PROVIDED TEXT:
BEGIN

3. There are no “right” and “wrong” ways to grieve. Sometimes adults express strong opinions about “right” or “wrong” ways to grieve. But there is no correct way to grieve. Coping with a death does not follow a simple pattern or set of rules nor is it a course to be evaluated or graded.
There are, however, “helpful” and “unhelpful” choices and behaviors associated with the grieving process. Some behaviors are constructive and encourage facing grief, such as talking with trusted friends, journaling, creating art, and expressing emotion rather than holding it inside. Other grief responses are destructive and may cause long-term complications and consequences. For example, some teens attempt to escape their pain through many of the same escape routes adults choose: alcohol and substance abuse, reckless sexual activity, antisocial behaviors, withdrawal from social activities, excessive sleeping, high risk-taking behaviors, and other methods that temporarily numb the pain of their loss.
“My friend went crazy into drugs, sex, and skipping school after her boyfriend got killed in a skiing accident. She stopped talking about him. Now she’s kicked out of school and is pregnant by a guy she hates. Since my boyfriend’s car accident, I know what can happen if I make wrong choices like her.”
4. Every death is unique and is experienced differently. The way teens grieve differs according to personality and the particular relationship they had with the deceased. They typically react in different ways to the death of a parent, sibling, grandparent, child, or friend. For many teens, peer relationships are primary. The death or loss of a boyfriend or girlfriend may seem to affect them more than the death of a sibling or grandparent.

END

MATERIAL SHOWN:

BEGIN

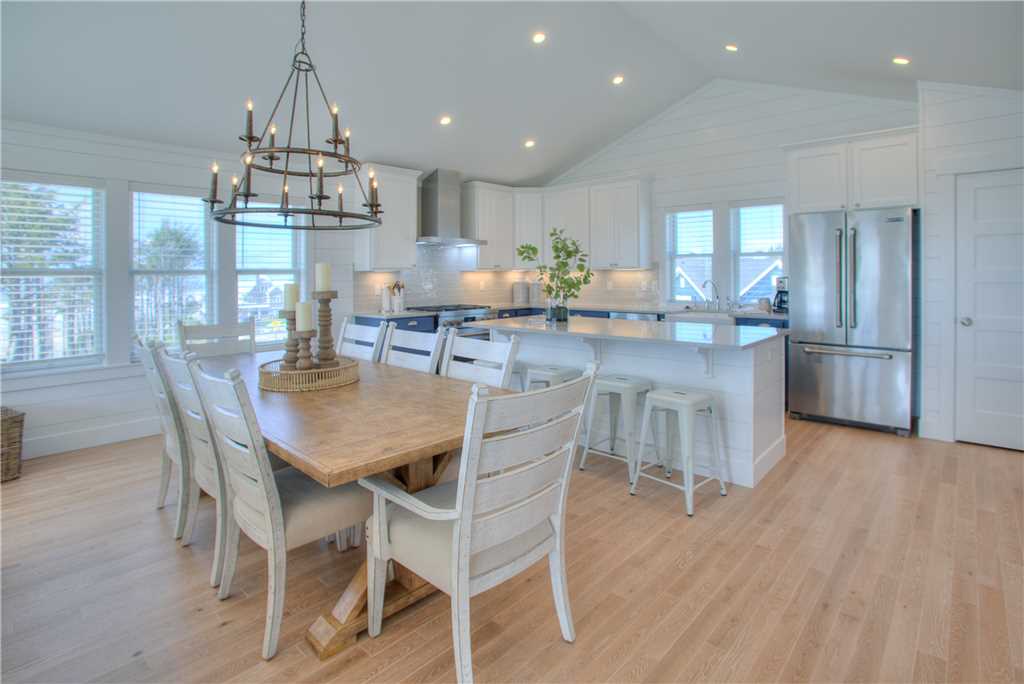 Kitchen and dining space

END
BEGIN

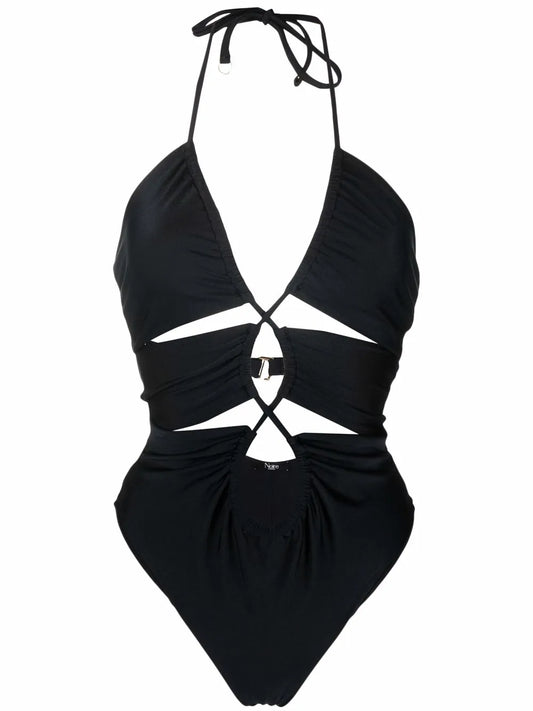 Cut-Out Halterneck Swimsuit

END
BEGIN

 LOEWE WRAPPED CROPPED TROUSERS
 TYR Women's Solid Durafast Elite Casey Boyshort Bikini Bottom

END

PROBLEM REQUIREMENTS:
Answer from the passage on teen grief:
(a) According to the passage, what does coping with a death not follow?
(b) In the quoted account, how was the friend's boyfriend killed?
(c) For many teens, which relationships does the passage call primary?
The rows come from a different source than the text.

PROBLEM SOLUTION:
(a) A simple pattern or set of rules.
(b) In a skiing accident.
(c) Peer relationships.